As one who practices architecture (though I am not yet a licensed architect), I have often thought about the purpose of my profession. And you can be certain that anyone who has had to pay an architect's fee has asked, "Why do we need an architect anyway?" While architects bring to a project a technical knowledge about building codes, materials, systems, construction methods and environmental factors, the fact of the matter is that many general contractors have very much the same knowledge. Fortunately for the future of my discipline, there is an additional skill that architects uniquely bring to the table. Namely, it is art.
The architect is supposed to create art with the building materials. While a painter may use a knowledge and experience of water colors and a sculptor may use a knowledge and experience of marble, the architect uses the knowledge and experience of building materials to create beautiful and meaningful forms that, simultaneously, have a practical purpose. This is why many architecture schools devote much of the instruction time to helping students cultivate a sense of beauty, or in philosophical terms, an aesthetic sense. And this is the unique skill that the architect brings to a client. But this skill is quickly losing its value in our culture. While our society increasingly rejects a theistic worldview, we are eroding the very foundation of aesthetics.
This cannot be illustrated any better than by simply pointing to the cumbersome attempts by many modern scholars to explain aesthetics without any reference to a transcendent creator. One such example is the following short video lecture by the late Dr. Denis Dutton:
Dr. Dutton's aesthetically captivating presentation correctly identifies that many aspects of aesthetics are universal. How does he explain this universality? Does he give any credibility to the idea that objective aesthetics might be grounded in an author of aesthetics (i.e. a Creator as the locus of certain aesthetic "laws," if you will)? Does he even mention the idea? No. Instead, he laboriously tries to take the long way around the obvious answer, to explain aesthetics as a byproduct of evolution, all the while assuring us that this is the best explanation. The only other alternatives he gives are relative aesthetics.

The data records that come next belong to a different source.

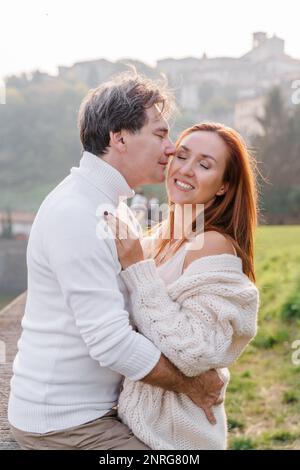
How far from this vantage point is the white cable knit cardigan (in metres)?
2.28

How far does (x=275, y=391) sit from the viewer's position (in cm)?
559

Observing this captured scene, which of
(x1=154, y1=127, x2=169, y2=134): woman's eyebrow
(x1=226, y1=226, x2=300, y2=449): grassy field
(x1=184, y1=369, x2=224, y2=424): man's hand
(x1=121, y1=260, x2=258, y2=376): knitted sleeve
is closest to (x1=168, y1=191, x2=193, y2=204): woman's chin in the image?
(x1=154, y1=127, x2=169, y2=134): woman's eyebrow

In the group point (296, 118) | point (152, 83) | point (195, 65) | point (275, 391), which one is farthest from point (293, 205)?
point (195, 65)

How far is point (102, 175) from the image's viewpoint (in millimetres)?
2412

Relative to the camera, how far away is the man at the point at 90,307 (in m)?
2.18

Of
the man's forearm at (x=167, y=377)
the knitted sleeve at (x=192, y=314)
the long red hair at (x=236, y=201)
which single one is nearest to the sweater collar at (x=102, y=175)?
the knitted sleeve at (x=192, y=314)

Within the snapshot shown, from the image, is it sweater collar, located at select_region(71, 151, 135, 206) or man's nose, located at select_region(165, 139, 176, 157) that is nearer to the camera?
sweater collar, located at select_region(71, 151, 135, 206)

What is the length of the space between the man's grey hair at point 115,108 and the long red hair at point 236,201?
0.30 meters

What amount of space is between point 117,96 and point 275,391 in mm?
3735

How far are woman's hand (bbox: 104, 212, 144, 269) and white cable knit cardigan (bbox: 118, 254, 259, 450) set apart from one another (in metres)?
0.03

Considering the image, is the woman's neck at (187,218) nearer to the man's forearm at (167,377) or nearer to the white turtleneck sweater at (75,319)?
the white turtleneck sweater at (75,319)

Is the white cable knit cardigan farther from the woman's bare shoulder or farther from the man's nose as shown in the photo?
the man's nose

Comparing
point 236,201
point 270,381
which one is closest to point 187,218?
point 236,201

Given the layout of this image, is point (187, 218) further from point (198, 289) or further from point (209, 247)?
point (198, 289)
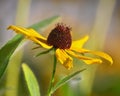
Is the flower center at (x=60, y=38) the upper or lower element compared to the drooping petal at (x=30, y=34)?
lower

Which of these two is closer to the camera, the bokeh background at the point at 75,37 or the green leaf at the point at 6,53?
the green leaf at the point at 6,53

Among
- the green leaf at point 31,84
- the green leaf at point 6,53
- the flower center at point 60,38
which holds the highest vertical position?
the green leaf at point 6,53

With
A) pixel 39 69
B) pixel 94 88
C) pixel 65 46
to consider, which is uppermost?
pixel 65 46

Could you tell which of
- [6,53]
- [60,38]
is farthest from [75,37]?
[6,53]

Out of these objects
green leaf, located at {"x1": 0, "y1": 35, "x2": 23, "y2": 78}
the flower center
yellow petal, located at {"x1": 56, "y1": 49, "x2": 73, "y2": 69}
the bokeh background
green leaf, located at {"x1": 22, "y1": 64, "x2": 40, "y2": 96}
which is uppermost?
yellow petal, located at {"x1": 56, "y1": 49, "x2": 73, "y2": 69}

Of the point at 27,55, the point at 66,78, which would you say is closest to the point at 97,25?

But, here is the real irony. Even a Darwinian aesthetic is a relative aesthetic. It is relative to "that which helps us pass our genes on more efficiently." If cheap, ugly buildings (like the ones pictured, below) help people save money, which helps them survive better, which helps them pass their genes on more efficiently; then, such buildings are (by definition) beautiful.
Yet another problem with Darwinian aesthetics is that it is descriptive rather than prescriptive. It is intended to explain (in retrospect) why we found something to be aesthetically pleasing. It does not explain why we ought to see things as aesthetically pleasing that we don't already see as such. It is a variation on the "is / ought" fallacy (i.e. You can't get an "ought" from an "is"). A Darwinian theory starts with what "is" aesthetically pleasing and posits what "is" causing it. A theistic theory of objective aesthetics starts with a ground or locus of aesthetics that has the authority to prescribe what we "ought" to find aesthetically pleasing.
You see, under a theistic theory of aesthetics, architects can discover aesthetic principles, go to school to learn aesthetic principles, hone their aesthetic sense, and they can even make recommendations to their clients about what will be beautiful and what will not. Put simply, aesthetics is a legitimate discipline in which architects specialize. Under a Darwinian theory, each person's aesthetic sensibilities are what they are for evolutionary reasons. There is no need for training and there is no need for guidance from anyone else. Each person's sense of beauty is just as valid as anyone else's. Aesthetics is not a discipline, but a matter of personal preference. So, save yourself some money and have the contractor build what seems beautiful to him. It might even help you survive better.